There has however be a mechanism for it to work for correct positions better than for incorrect ones. That is absolutely the key.
The whole point of studying formal epistemology and debiasing (major topics on this site) is to build the skill of picking out which ideas are more likely to be correct given the evidence. This should always be worked on in the background, and you should only be applying these tips in the context of a sound and consistent epistemology. So really, this problem should fall on the user of these tips—it’s their responsibility to adhere to sound epistemic standards when conveying information.
As far as the issue of changing minds—there is sort of a continuum here, for instance I might have a great deal of strong evidence for something like, say, evolution. Yet there will be people for whom the inferential distance is too great to span in the course of a single discussion—“well, it’s just a theory”, “you can’t prove it” etc.
Relevant to the climate example, a friend of mine who is doing his doctorate in environmental engineering at Yale was speaking to the relative of a friend who is sort of a ‘naive’ climate change denier—he has no grasp of how scientific data works nor does he have any preferred alternative theory he’s invested in. He’s more like the “well it’s cold out now, so how do you explain that?” sort. My friend tried to explain attractors and long term prediction methods, but this was ineffective. Eventually he pointed out how warm the winter has been unusually this year, and that made him think a bit about it. So he exploited the other person’s views to defend his position. However, it didn’t correct the other person’s epistemology at all, and left him with an equally wrong impression of the issue.
The problem with his approach (and really, in his defense, he was just looking to end the conversation) is that should that person learn a bit more about it, he will realize that he was deceived and will remember that the deceiver was a “global warming believer”. In this particular case, that isn’t likely (he almost certainly will not go and study up on climate science), but it illustrates a general danger in presenting a false picture in order to vault inferential distance.
It seems like the key is to first assess the level of inferential distance between you and the other person, and craft your explanation appropriately. The difficult part is doing so without setting the person up to feel cheated once they shorten the inferential distance a bit.

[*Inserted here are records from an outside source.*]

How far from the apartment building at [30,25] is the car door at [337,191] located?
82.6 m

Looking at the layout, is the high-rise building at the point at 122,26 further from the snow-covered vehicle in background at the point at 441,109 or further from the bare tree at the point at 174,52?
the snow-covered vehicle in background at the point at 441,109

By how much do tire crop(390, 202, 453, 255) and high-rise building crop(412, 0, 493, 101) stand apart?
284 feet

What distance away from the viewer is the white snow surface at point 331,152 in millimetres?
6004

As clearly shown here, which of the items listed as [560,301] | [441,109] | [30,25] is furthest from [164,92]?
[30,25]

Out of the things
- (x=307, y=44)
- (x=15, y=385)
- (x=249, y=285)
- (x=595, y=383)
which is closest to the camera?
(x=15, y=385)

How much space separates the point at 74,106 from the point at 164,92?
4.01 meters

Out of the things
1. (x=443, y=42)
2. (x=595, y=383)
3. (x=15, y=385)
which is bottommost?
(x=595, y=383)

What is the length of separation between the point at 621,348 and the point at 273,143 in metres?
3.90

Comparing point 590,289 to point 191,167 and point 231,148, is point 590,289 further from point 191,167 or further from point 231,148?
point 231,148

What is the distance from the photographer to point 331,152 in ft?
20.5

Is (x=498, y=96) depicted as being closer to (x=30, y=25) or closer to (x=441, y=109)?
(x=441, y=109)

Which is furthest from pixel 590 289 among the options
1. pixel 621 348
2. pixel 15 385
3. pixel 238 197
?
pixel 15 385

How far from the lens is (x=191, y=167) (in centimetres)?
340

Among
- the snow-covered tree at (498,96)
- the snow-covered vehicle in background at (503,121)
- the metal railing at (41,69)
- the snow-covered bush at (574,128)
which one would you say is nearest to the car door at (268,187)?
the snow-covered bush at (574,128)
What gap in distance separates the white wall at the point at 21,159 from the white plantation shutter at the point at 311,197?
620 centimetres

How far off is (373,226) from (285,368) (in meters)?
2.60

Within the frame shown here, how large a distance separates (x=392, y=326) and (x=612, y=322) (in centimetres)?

So, the difficulty isn’t just in making it work better for correct positions (which has its own set of suggestions, like studying statistics and (good) philosophy of science), but also being extremely careful when presenting intermediate stories that aren’t quite right. This latter issue disappears if the other person has close to the same background knowledge as you, and you’re right that in such cases it can become fairly easy to argue for something that is wrong, and even easier to argue for something that isn’t as well settled as you think it is (probably the bigger danger of the two), leading you to misrepresent the strength of your claim. I think this latter issue is much ‘stickier’ and particularly relevant to LW, where you see people who appear to be extremely confident in certain core claims yet appear to have a questionable ability to defend them (often opting to link to posts in the sequences, which is fine if you’ve really taken the time to work out the details, but this isn’t always the case).